## CONSIGNE 1
Relevez tous les nombres qui figurent dans le passage sur la médina de Marrakech, dates et pourcentages compris.
## CONSIGNE 2
Prolongez le passage sur la médina de Marrakech à partir de sa dernière phrase.

## PASSAGE FOURNI
Un autre axe d’observation possible pour analyser la place qu’occupent les étrangers à Marrakech est celui de l’évolution socio-spatiale de la médina. Dès le début des années 2000, A.

Escher y mettait en évidence le processus dit de gentrification qui correspond à un processus d’embourgeoisement corrélé à un processus de requalification du bâti ancien, enclenchés par le mouvement d’achat des maisons par les Occidentaux. La population étrangère directement active dans le mouvement d’achat est en réalité faible. En 2009, à Marrakech, l’équipe d’Escher dénombrait 1 500 propriétaires immobiliers dans le tissu urbain intra-muros, soit moins de 0,8 % de la population de la médina. On est donc très loin d’un quelconque phénomène d’envahissement. Cependant, les ruelles de la médina sont effectivement beaucoup plus fréquentées par des étrangers qu’avant, puisque les plus de 700 maisons d’hôtes ouvertes par des Occidentaux et des Marocains (25% d’entres elles en moyenne) drainent une circulation touristique importante dans les divers recoins de la médina. Il nous paraît dès lors que vu le faible nombre de résidents étrangers, parler de ville cosmopolite pour Marrakech semble excessif, sauf à assimiler ce qualificatif à celui de touristique.

## Éléments stockés d'une collection
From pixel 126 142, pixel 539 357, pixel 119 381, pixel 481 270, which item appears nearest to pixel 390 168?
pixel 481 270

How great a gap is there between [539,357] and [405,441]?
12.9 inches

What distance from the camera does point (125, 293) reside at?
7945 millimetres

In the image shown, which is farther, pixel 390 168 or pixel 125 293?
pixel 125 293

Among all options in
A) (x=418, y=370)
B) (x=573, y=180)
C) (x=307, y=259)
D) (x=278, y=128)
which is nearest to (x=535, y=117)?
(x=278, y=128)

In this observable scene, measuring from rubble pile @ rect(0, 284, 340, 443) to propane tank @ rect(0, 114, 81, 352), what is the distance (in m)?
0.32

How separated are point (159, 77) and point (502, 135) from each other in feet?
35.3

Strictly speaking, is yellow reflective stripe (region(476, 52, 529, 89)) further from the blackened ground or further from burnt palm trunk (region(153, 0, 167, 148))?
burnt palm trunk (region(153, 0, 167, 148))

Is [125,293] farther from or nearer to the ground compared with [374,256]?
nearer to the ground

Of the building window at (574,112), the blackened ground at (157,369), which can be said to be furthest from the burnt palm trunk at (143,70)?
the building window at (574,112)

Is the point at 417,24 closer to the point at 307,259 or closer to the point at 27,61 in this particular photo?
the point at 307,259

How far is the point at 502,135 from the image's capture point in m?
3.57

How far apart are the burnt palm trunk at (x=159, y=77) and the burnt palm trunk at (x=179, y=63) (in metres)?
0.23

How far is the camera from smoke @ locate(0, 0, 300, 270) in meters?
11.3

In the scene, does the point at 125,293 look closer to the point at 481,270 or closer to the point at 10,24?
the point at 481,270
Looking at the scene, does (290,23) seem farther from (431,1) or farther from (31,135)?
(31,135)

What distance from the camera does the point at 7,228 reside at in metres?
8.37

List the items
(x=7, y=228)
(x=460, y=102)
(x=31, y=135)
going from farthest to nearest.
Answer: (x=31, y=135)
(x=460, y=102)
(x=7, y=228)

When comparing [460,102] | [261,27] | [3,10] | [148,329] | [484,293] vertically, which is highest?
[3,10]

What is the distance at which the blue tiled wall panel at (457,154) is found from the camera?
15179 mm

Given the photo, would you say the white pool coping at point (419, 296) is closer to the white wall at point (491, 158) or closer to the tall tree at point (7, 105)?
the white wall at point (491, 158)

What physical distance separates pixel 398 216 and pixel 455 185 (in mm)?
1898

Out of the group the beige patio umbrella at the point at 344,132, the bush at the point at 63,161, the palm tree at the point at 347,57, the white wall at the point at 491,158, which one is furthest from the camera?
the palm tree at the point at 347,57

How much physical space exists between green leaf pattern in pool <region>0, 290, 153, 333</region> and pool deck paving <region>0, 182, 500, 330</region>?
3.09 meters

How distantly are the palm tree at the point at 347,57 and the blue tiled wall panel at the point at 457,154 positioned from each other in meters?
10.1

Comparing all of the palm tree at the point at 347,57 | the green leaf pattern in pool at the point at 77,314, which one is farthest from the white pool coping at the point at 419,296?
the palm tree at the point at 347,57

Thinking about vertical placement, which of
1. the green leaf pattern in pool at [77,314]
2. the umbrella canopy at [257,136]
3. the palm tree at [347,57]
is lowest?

## RÉSULTAT ATTENDU 1
- 2000 (« les années 2000 »)
- 2009
- 1 500
- 0,8 %
- 700
- 25 %

## RÉSULTAT ATTENDU 2
En revanche, si le nombre des étrangers investisseurs est restreint en valeur absolue, les effets de leur présence en médina sont tout à fait significatifs. Le phénomène a entraîné la renaissance des savoir-faire locaux et de l’emploi dans le secteur du bâtiment et de l’artisanat mais aussi des services.  R. Bousta et A-C Kurzac ont montré à quel point les usages et fonctions des derb et des espaces privés étaient modifiés vers plus de passage, plus de ségrégation sociale ; mais aussi, vers moins de commerce de proximité, vers un surenchérissement de l’affichage et une sur-occupation des terrasses générant de nombreux problèmes de voisinage.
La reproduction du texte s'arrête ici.